The study, titled “Cannabis Laws and Opioid Use Among Commercially Insured Patients With Cancer Diagnoses” and published last month in the journal JAMA Health Forum, focused on data from patients with cancer diagnoses, and followed how cannabis dispensary openings affected opioid prescription rates, the average number of days per prescription, and the average number of prescriptions per patient. The researchers found the rate of patients with cancer with opioid prescriptions was reduced by 41.07 per 10,000, the quarterly mean days’ supply was reduced by 2.54 days, and the mean number of prescriptions per patient was cut by 0.099.
The study found adult-use dispensary openings were also associated with reductions in opioid outcomes, though estimated treatment effects were smaller, with the rate of prescriptions reduced by 20.63 per 10,000, the mean daily supply was cut by 1.09 days supplied per prescription, and the mean number of prescriptions per patient was reduced by 0.097.
In a statement, Felipe Lozano-Rojas, lead author of the study and an assistant professor in the School of Public and International Affairs, said the studies “are consistent across states and subpopulations: Cannabis legalization has a role to play in mitigating the opioid epidemic.”
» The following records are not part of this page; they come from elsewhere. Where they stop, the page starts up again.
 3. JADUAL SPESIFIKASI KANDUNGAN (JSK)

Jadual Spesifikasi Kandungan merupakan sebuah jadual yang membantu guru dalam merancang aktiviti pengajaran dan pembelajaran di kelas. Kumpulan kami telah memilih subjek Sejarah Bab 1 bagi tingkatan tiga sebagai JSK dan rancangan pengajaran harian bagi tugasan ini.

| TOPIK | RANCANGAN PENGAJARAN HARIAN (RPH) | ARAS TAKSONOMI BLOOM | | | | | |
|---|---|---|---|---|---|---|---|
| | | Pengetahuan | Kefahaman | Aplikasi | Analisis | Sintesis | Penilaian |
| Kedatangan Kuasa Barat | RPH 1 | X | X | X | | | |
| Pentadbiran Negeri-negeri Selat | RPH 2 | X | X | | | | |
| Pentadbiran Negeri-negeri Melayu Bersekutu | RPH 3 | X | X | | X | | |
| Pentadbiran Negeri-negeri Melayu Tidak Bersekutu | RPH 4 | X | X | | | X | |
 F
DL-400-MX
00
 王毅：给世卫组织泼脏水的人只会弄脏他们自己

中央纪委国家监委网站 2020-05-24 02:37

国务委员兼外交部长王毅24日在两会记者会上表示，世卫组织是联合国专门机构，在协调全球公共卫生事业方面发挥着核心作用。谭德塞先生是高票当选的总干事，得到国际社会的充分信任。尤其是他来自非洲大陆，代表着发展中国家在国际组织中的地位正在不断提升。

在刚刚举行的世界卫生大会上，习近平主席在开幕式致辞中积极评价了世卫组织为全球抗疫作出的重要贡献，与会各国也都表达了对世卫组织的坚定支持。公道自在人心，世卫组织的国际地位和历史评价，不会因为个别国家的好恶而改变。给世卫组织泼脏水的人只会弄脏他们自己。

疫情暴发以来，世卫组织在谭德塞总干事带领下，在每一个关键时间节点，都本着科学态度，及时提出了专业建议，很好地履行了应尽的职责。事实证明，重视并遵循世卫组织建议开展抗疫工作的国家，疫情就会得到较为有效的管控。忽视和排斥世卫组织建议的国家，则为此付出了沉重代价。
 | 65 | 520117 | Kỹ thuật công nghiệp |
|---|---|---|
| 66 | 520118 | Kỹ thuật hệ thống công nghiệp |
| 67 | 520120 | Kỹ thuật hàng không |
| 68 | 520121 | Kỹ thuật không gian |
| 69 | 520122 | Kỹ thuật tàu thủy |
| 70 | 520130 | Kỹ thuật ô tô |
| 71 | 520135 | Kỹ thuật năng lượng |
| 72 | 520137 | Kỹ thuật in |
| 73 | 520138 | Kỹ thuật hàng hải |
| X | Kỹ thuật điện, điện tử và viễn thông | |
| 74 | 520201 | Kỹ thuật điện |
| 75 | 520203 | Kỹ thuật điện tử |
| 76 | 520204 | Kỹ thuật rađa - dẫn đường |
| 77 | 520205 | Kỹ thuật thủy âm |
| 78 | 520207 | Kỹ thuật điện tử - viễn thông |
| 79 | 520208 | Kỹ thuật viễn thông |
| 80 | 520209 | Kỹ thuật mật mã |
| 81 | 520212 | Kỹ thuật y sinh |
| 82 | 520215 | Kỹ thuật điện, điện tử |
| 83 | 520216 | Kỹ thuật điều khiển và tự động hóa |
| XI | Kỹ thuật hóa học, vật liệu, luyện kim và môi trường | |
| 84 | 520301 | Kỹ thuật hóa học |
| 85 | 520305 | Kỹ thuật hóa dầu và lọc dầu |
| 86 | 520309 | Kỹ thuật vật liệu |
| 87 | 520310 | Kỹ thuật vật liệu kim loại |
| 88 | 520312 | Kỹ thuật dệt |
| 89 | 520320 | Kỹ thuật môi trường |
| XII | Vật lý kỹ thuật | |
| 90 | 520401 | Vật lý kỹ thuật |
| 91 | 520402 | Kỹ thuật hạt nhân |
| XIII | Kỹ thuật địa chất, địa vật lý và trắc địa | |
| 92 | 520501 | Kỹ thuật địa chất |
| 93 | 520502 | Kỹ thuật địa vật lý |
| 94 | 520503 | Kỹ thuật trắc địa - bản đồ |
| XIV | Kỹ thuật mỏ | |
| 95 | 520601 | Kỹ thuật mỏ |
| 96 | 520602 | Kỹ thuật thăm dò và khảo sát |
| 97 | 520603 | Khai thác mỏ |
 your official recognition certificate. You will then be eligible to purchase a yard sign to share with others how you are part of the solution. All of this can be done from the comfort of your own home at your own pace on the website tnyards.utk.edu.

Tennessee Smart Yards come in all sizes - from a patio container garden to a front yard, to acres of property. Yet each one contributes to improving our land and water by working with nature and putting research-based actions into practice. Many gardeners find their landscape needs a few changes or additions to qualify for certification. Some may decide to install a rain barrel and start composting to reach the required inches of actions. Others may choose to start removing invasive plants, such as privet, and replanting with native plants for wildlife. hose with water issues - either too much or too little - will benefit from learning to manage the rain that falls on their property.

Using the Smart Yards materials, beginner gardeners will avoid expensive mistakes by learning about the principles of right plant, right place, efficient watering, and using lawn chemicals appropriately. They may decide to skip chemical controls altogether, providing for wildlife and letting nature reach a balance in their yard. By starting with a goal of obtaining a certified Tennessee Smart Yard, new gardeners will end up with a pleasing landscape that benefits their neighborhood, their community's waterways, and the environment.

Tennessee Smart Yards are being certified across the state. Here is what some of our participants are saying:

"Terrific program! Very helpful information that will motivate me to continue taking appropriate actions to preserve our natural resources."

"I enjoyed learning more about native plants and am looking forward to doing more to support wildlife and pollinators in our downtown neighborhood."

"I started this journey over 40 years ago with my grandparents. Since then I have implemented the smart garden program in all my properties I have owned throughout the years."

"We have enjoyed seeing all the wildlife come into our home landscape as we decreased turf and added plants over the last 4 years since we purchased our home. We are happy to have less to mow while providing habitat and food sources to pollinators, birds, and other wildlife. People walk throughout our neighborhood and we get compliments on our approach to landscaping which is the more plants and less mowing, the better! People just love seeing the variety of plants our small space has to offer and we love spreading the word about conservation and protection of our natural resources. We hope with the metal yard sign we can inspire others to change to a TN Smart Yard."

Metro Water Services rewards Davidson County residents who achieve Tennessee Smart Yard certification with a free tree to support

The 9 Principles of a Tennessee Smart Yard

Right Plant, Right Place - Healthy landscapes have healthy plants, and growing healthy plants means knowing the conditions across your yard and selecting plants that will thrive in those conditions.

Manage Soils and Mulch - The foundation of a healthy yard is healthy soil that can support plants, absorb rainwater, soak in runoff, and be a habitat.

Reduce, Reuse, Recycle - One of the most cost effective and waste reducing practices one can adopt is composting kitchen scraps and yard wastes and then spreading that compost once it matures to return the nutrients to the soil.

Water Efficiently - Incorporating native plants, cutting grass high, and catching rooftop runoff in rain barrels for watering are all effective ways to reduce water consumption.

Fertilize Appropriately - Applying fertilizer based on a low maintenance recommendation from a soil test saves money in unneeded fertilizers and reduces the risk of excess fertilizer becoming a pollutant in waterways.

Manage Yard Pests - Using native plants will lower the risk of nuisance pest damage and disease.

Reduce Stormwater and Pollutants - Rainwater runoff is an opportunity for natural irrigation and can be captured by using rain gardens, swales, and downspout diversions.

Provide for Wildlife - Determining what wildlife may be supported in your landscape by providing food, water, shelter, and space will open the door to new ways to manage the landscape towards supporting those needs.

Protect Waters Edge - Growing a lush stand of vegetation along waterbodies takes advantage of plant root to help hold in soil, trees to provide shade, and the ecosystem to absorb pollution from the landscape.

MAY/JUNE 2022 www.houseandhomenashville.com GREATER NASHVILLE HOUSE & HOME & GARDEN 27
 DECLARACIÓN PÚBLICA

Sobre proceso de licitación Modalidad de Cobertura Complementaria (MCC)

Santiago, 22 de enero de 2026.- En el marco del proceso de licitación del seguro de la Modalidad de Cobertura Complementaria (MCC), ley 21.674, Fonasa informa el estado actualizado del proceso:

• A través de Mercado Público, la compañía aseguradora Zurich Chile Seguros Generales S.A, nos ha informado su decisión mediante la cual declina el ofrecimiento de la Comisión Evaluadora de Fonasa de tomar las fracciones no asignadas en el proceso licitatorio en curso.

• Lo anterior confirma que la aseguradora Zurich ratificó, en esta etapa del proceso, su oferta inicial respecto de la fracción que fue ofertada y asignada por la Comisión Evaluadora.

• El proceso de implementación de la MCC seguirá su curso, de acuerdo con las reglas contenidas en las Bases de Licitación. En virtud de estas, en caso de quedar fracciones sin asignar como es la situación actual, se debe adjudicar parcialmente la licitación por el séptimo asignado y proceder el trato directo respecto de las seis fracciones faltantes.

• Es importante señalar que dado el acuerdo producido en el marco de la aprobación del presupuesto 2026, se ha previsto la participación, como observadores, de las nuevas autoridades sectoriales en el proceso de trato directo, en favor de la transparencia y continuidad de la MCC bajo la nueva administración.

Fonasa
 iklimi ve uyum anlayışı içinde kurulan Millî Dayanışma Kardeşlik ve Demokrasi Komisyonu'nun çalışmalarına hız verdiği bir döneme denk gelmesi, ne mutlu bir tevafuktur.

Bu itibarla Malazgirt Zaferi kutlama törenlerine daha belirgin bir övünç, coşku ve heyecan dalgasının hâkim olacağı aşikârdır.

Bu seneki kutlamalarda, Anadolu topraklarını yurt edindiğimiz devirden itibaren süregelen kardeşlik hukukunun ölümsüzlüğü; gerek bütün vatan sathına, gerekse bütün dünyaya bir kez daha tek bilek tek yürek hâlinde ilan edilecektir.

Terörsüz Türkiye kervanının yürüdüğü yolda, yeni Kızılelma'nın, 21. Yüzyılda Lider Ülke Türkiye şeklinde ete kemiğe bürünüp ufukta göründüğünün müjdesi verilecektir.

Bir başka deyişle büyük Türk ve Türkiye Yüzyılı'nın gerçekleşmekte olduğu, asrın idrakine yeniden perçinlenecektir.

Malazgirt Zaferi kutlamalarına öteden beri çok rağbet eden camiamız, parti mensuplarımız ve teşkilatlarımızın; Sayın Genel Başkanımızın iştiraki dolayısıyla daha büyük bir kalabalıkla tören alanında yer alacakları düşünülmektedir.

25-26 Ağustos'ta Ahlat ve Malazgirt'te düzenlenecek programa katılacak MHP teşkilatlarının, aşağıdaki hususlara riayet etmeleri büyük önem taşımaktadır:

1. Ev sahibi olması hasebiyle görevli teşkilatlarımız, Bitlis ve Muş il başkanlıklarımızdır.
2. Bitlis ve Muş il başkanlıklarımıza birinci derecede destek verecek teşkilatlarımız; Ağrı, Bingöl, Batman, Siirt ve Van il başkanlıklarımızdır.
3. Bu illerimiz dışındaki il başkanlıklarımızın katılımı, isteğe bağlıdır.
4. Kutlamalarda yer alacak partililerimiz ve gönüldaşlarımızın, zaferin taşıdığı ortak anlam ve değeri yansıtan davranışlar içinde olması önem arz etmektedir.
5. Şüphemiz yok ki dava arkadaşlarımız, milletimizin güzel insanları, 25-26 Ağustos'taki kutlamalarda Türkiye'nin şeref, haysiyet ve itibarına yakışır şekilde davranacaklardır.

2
“The opioid epidemic is ongoing. Moving away from opiates and toward cannabis seems to be a safer way of managing chronic and acute pain after discussing with the physician in charge of the case. That being said, this is not a free for all. These findings do not mean that everyone experiencing any pain should use cannabis.” — Lozano-Rojas in a statement
The other study, forthcoming in the American Journal of Health Economics, titled “The Effect of Medical Cannabis Laws on Use of Pain Medications Among Commercially Insured Patients in the United States,” found that the enactment of medical cannabis laws led to fewer opioid prescriptions. On average, according to the researchers, the rate of patients receiving opioid prescriptions fell by 16% in states that had passed the reforms.
“We were able to leverage the data we had access to in a way that shows the decrease in opioids happens across genders, across ages, across races, across socioeconomic demographics when medical cannabis is available as an alternative,” Lozano-Rojas said in a statement. “Even those who do receive opioid prescriptions received less in situations when medical cannabis was available.”